**Saved data entries:**
──────────────────────────────

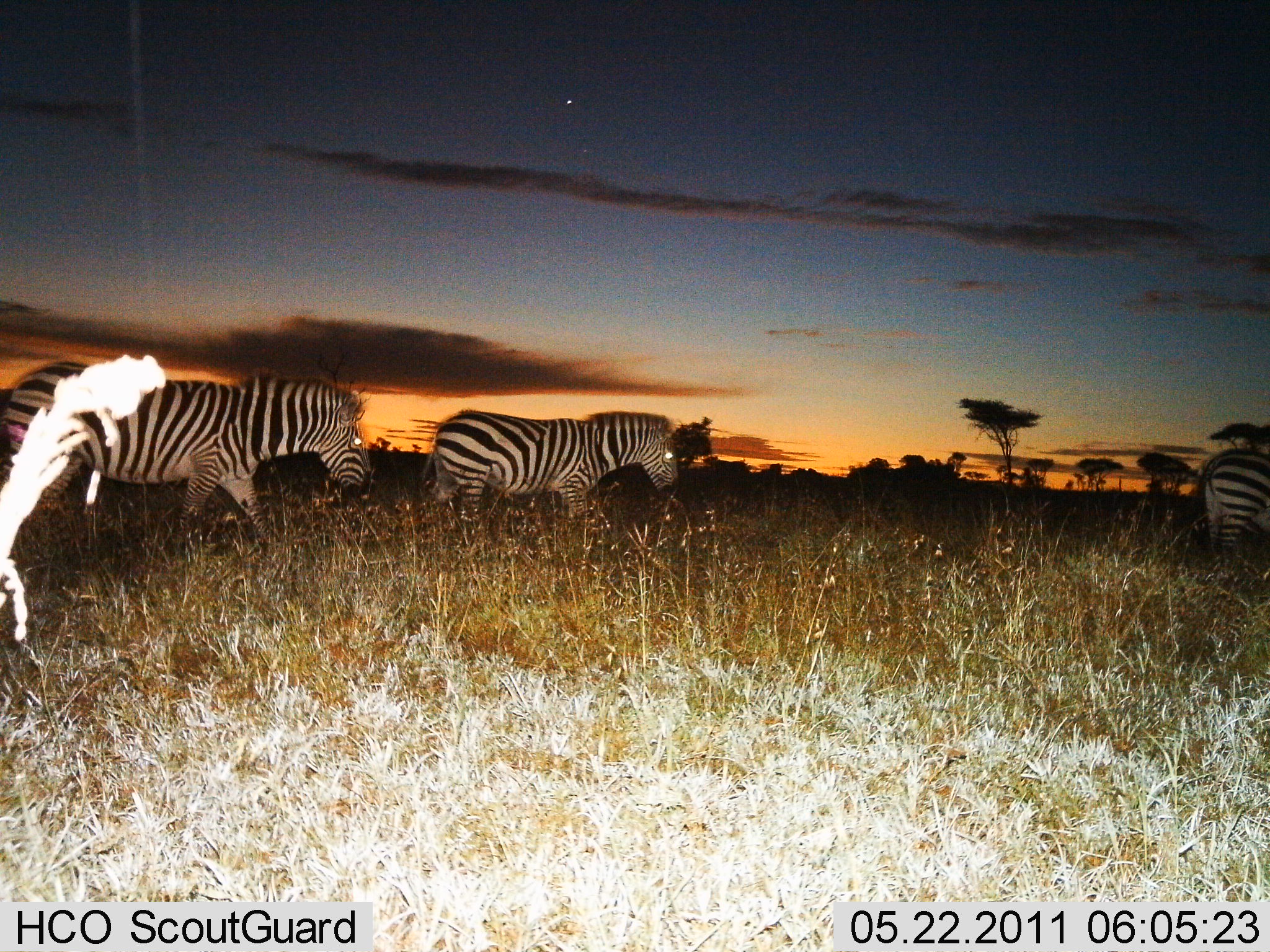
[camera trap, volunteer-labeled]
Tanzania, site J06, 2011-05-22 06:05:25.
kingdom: Animalia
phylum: Chordata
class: Mammalia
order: Perissodactyla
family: Equidae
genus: Equus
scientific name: Equus quagga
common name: plains zebra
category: zebra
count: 3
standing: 10%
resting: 0%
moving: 90%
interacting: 0%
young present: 0%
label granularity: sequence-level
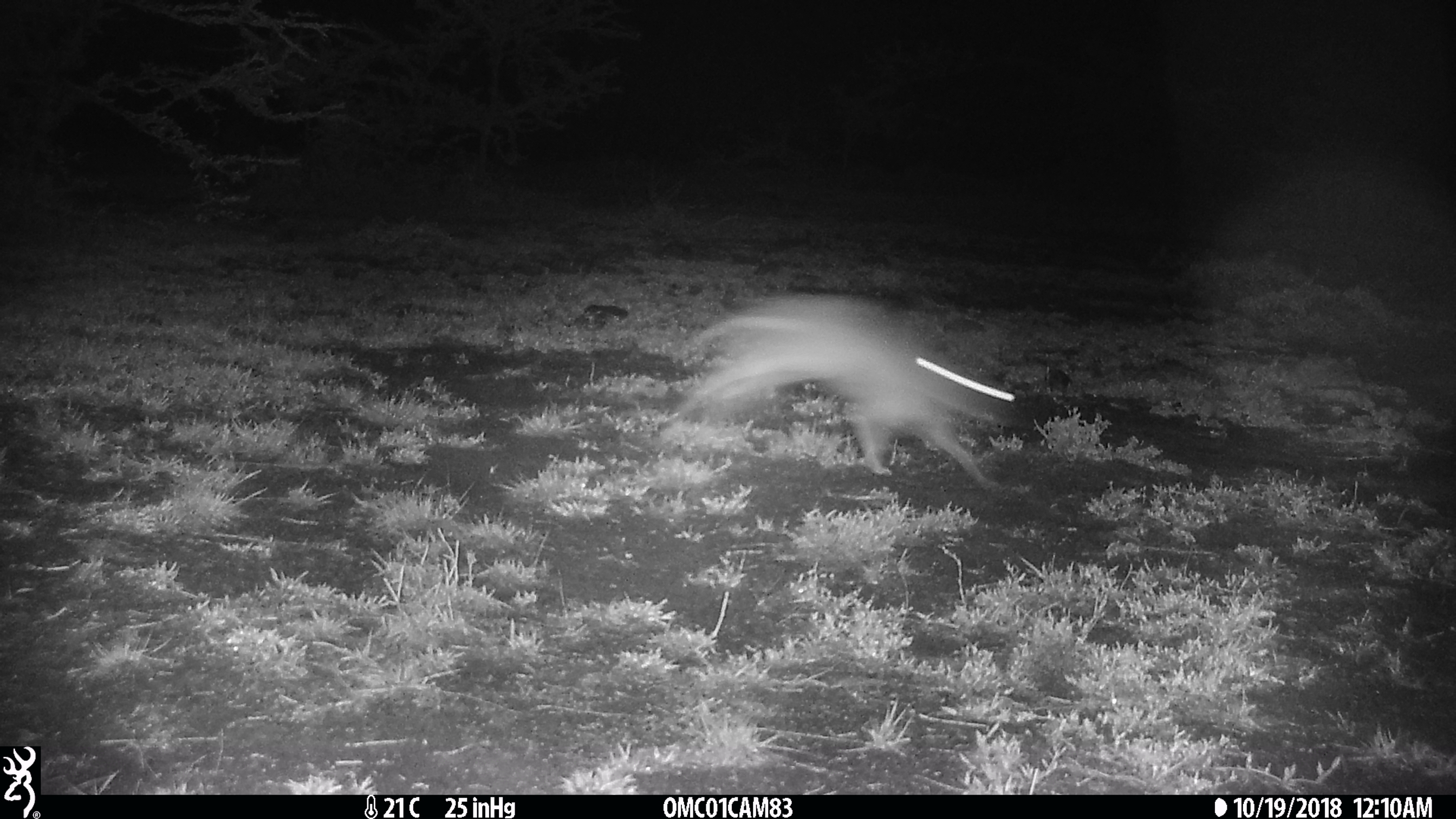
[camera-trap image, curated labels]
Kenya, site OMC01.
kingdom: Animalia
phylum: Chordata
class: Mammalia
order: Lagomorpha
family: Leporidae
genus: Lepus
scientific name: Lepus capensis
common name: cape hare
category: hare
Hare (cape hare) (Lepus capensis).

──────────────────────────────

**Instructions to follow:**
What you return should be the entries from above, unchanged and without their images.

**Your response:**
[camera trap, volunteer-labeled]
Tanzania, site J06, 2011-05-22 06:05:25.
kingdom: Animalia
phylum: Chordata
class: Mammalia
order: Perissodactyla
family: Equidae
genus: Equus
scientific name: Equus quagga
common name: plains zebra
category: zebra
count: 3
standing: 10%
resting: 0%
moving: 90%
interacting: 0%
young present: 0%
label granularity: sequence-level
[camera-trap image, curated labels]
Kenya, site OMC01.
kingdom: Animalia
phylum: Chordata
class: Mammalia
order: Lagomorpha
family: Leporidae
genus: Lepus
scientific name: Lepus capensis
common name: cape hare
category: hare
Hare (cape hare) (Lepus capensis).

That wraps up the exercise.